Metaverse Blog-Serie: Nr. 4

Welches Recht gilt im Metaverse?

14. Oktober 2022

Im Rahmen dieser Blog-Serie nähern wir uns dem Metaverse aus unterschiedlichen Richtungen. Nach der allgemeinen Einführung und technischen Erläuterung konnten wir uns bereits abstrakt vorstellen, was uns im „Internet 3.0“ erwartet. Im letzten Beitrag wurde es dann konkreter: Wir haben mit „Decentraland“, „Horizon Worlds“ und einigen anderen die derzeit populärsten Plattformen vorgestellt. In einem konkreten Metaverse angekommen, stellen sich nun unweigerlich die Fragen, mit welchen wir uns im heutigen Beitrag beschäftigen: An welche Regeln muss ich mich in dieser neuen, digitalen Welt halten? Gibt es klar definierte rechtliche Grundlagen und vertragliche Verpflichtungen, die ich durch die Nutzung einer Plattform eingehe? Wenn ja, welche sind das? Oder befinde ich mich gar in einem rechtsfreien Raum?

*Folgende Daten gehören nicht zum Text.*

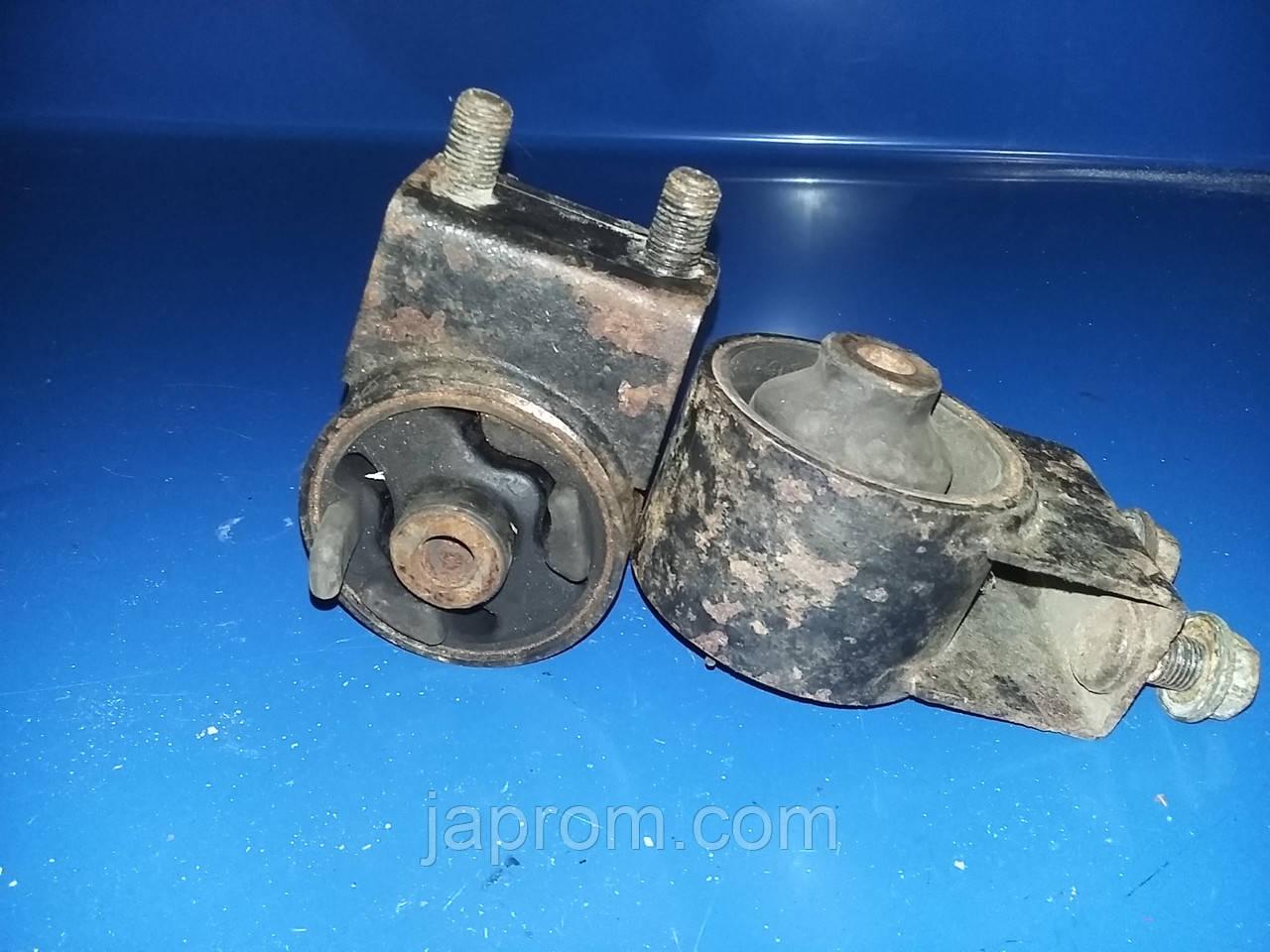 Подушка (опора) двигуна передня Mazda 626 GE Xedos 6 1992-1997-2002р.в. МКПП 2,0 бензин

„Niemand kontrolliert das Metaverse“

Auf der Suche nach der Antwort auf die Frage, welche Regeln im Metaverse gelten, drängt sich als erstes die folgende auf: Es gibt keine. Der Ursprungsgedanke des Metaverse ist ein gänzlich offener, dezentralisierter Bereich fernab der regulierten Welt, die wir kennen. Eine der (inoffiziellen) „7 Regeln des Metaverse“ gibt hierzu passend wieder: „Niemand kontrolliert das Metaverse“. Aber kann das tatsächlich bedeuten, dass man sich als Nutzer der Metaverse-Plattformen in einem rechtsfreien Raum bewegt, jeder tun und lassen kann, was er will und kein Gericht der „realen Welt“ eingreifen kann? Nicht nur für Anwälte eine schwer vorstellbare Welt, auch wenn sie nur digital existiert. Wie soll ich mich verteidigen, wenn jemand mir die Rechte an meinen NFT streitig macht, mich um mehrere Millionen Euro Kryptowährung betrügt oder mein digitales Grundstück unrechtmäßig nutzt? Dies alles sind komplexe Rechtsfragen, die in Zukunft sicher immer häufiger einer Lösung bedürfen. Entsprechend ist man sich in Fachkreisen weitgehend einig: Auch im Metaverse muss grundsätzlich Recht gelten. Welches Recht das ist, lässt sich jedoch nicht ohne Weiteres beantworten.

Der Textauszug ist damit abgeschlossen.